[START Selected extract]
About daolite

What is daolite?

daolite (Durham Adaptive Optics Latency Inspection and Timing Estimator) is a Python package for modeling and analyzing the computational latency of Adaptive Optics (AO) real-time control systems. It provides accurate timing models for various AO pipeline components, allowing researchers and engineers to design, optimize, and understand the performance characteristics of complex AO systems before implementation.

How daolite Works

Core Architecture

daolite uses a component-based pipeline architecture where AO systems are modeled as a series of connected processing stages:

Component Definition: Each processing stage (camera, centroider, reconstructor, etc.) is represented as a PipelineComponent with:
- A component type (CAMERA, CALIBRATION, CENTROIDER, RECONSTRUCTION, CONTROL, etc.)
[END Selected extract]
Directive 1 → Which component types does the daolite overview name?
Directive 2 → Write the next part of the daolite overview, starting after its last line.
The data below comes from a separate source.
[START Extracted material]
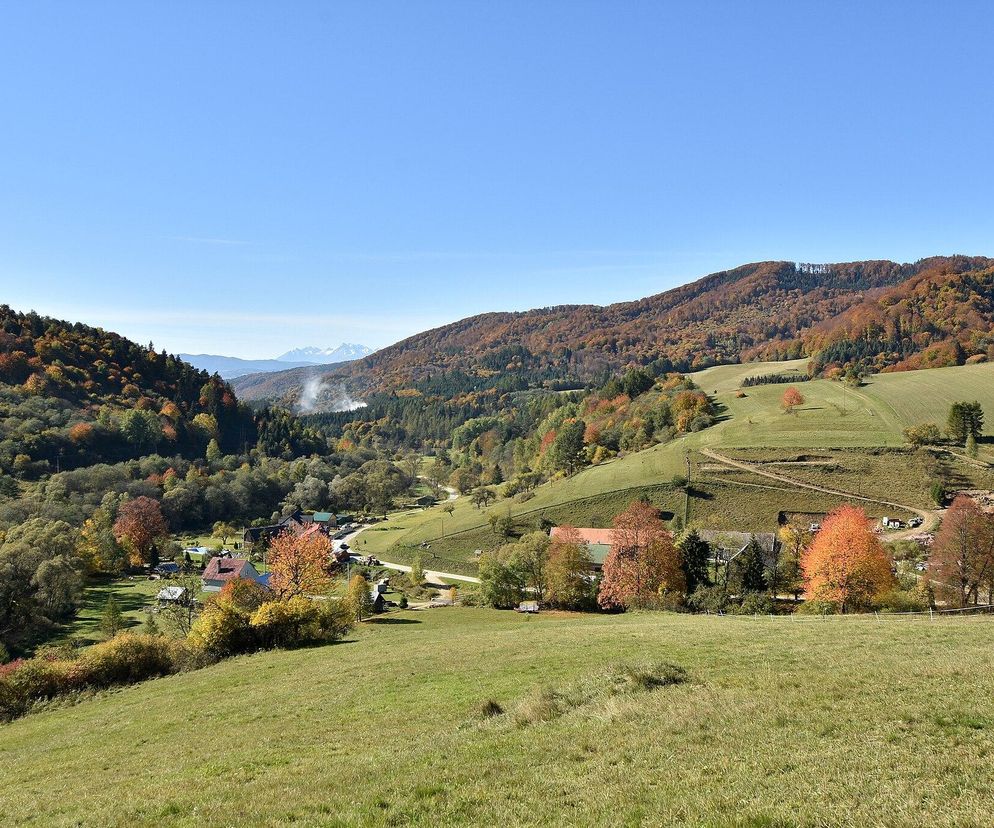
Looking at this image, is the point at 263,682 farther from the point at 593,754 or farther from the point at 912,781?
[END Extracted material]
[START Extracted material]
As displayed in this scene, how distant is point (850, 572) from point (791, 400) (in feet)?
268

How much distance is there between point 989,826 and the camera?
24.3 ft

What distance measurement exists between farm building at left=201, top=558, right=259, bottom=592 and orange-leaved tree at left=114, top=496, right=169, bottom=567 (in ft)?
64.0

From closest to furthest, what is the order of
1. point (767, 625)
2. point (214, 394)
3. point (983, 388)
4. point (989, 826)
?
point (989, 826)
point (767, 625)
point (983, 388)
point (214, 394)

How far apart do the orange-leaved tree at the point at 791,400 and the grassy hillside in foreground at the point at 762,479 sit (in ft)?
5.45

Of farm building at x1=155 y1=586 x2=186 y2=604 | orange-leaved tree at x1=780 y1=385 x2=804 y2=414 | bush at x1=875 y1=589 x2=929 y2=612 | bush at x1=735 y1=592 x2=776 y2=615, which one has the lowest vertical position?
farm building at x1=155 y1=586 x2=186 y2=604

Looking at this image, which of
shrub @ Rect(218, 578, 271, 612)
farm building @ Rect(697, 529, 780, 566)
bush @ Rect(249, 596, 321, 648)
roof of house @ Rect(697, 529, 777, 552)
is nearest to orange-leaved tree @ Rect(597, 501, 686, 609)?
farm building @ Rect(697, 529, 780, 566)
[END Extracted material]
[START Extracted material]
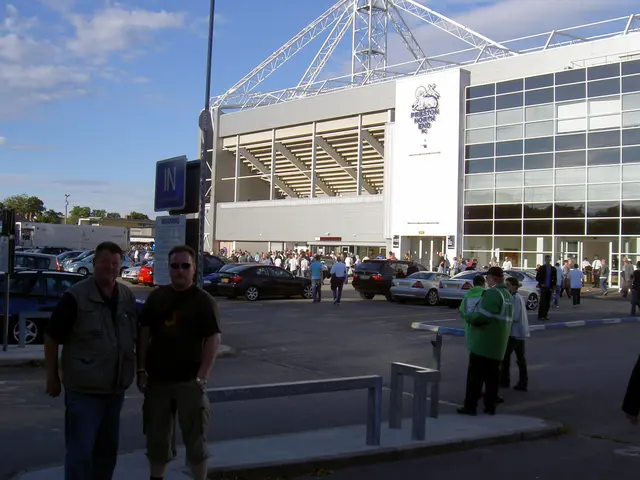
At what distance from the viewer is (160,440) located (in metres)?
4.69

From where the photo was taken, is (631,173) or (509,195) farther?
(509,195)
[END Extracted material]
Written response 1 → CAMERA, CALIBRATION, CENTROIDER, RECONSTRUCTION, CONTROL

Written response 2 →
- Assigned compute resources (CPU or GPU specifications)
- A timing estimation function
- Parameters specific to that component
- Dependencies on other components
Dependency Resolution: The pipeline automatically resolves dependencies between components to determine execution order, handling complex workflows with branching and parallel processing.
Timing Estimation: Each component’s timing function estimates processing time based on:
- Hardware specifications (compute capability, memory bandwidth, network speed)
- Algorithm complexity (FLOPs, memory access patterns)
- Data size and structure
- Whether the operation is memory-bound or compute-bound
Packetization: daolite models the realistic, packet-by-packet processing of data as it flows through the pipeline, not just end-to-end latency.

Timing Model Principles

The latency estimation in daolite follows these key principles:

Memory vs. Compute Bound Operations

For each operation, daolite determines whether it’s limited by:

Memory bandwidth: Time = (Data size × Access patterns) / Memory bandwidth
Computational throughput: Time = Required FLOPs / Available FLOPs

The component uses whichever is more limiting (the bottleneck).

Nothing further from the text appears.